Cosa si intende per maternità surrogata?

La maternità surrogata è un processo attraverso il quale una donna, chiamata gestatrice o madre surrogata, si impegna a portare a termine una gravidanza per conto di un’altra persona o di una coppia, che diventerà poi il genitore o i genitori legali del neonato.
La decisione di ricorrere alla maternità surrogata spesso deriva dal desiderio di avere un figlio quando ciò non è possibile attraverso mezzi naturali o altre tecniche di procreazione assistita.
In alcuni casi la madre surrogata è anche madre biologica del nascituro, mentre in altri casi non ha un legame genetico con il bambino, prestandosi solo per la gestazione.

Quale è la legislazione italiana in materia?

In Italia la maternità surrogata è illegale. La legge italiana proibisce espressamente l’uso delle madri surrogate, indipendentemente dal fatto che ciò avvenga a titolo gratuito o a pagamento.
La legge n. 40 del 2004, che regolamenta le tecniche di procreazione medicalmente assistita in Italia, stabilisce che tutte le pratiche in cui si preveda la gestazione per conto di terzi sono vietate.
Il divieto è giustificato dal fatto che tali pratiche violano il principio dell’ordine pubblico.

L’ordine pubblico è un concetto giuridico che si riferisce a un insieme di principi e norme fondamentali che una società considera essenziali per il suo benessere, il suo buon funzionamento e la protezione dei valori essenziali. Si tratta di principi e norme che una società non è disposta a derogare o compromettere, indipendentemente dagli accordi o dalle intenzioni private degli individui.

Gli elementi che il legislatore ritiene problematici e lesivi dell’ordine pubblico sono:

  • La circostanza che la maternità surrogata possa ridurre la donna a un mero “utero in affitto”, minando la sua dignità, e che le donne in situazioni economiche precarie possano essere sfruttate come madri surrogate facendo leva sul loro stato di bisogno.
  • La possibilità che un bambino nato attraverso la maternità surrogata possa subire conseguenze psicologiche o sociali, dal momento che viene separato dalla donna che lo ha portato in grembo.

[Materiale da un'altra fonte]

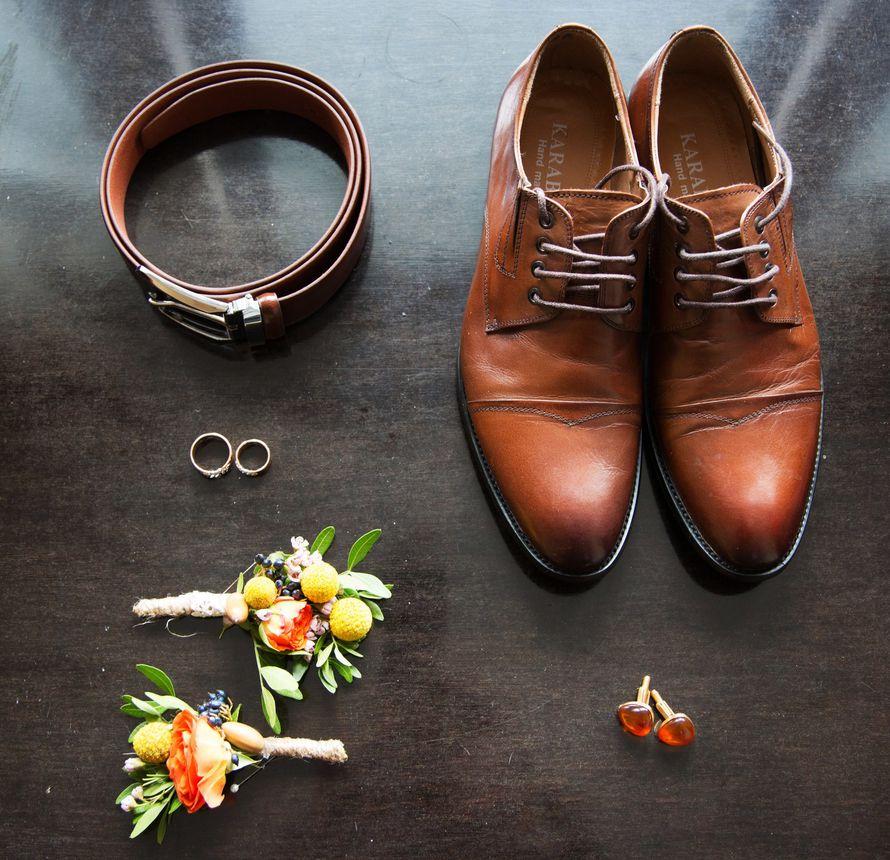 Подбираем обувь и аксессуары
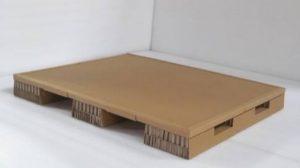 Pallet karton atau paper pallet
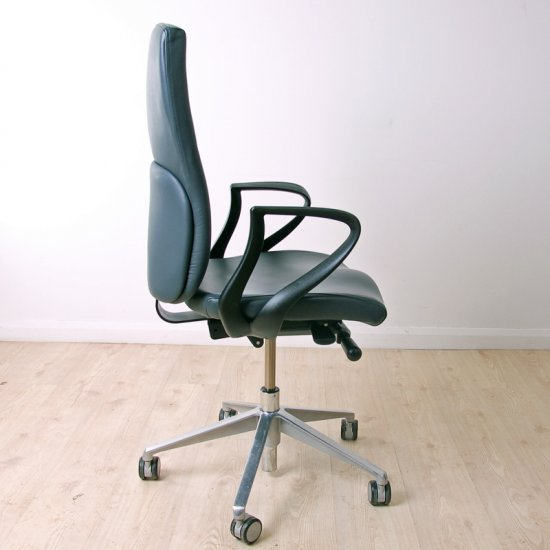 Task High Back Blue Grey Leather Operator Chair Leather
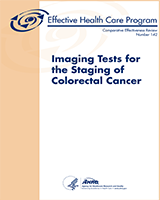 Introduction Imaging Tests For The Staging Of Colorectal Cancer Ncbi Bookshelf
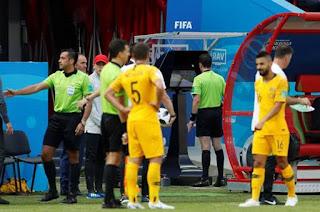 http://vnoticia.com.br/noticia/2849-com-uso-do-arbitro-de-video-franca-vence-a-australia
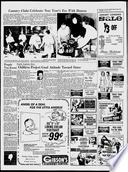 1. jan 1969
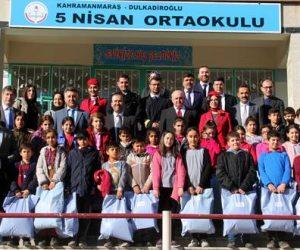 5 Nisan Ortaokulunda Türk Hava Yolları yetkilileri eğitim verdi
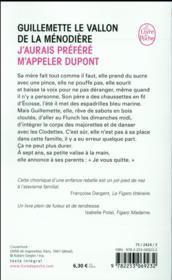 J'aurais preféré m'appeler Dupont - 4ème de couverture - Format classique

Il divieto di maternità surrogata comporta che alcune coppie scelgono di ricorrere a questa modalità all’estero. Quando tornano in Italia, queste coppie non ha la possibilità di chiedere il riconoscimento dell’atto di nascita del minore.

A cosa serve il riconoscimento dell’atto di nascita?

Il riconoscimento dell’atto di nascita di un minore nato all’estero è una procedura che permette di validare e registrare in Italia un documento di nascita rilasciato da un’autorità straniera. Questo riconoscimento è fondamentale per assicurare che il minore possa godere di tutti i diritti e le prerogative previste dalla legge italiana, compreso il diritto di cittadinanza.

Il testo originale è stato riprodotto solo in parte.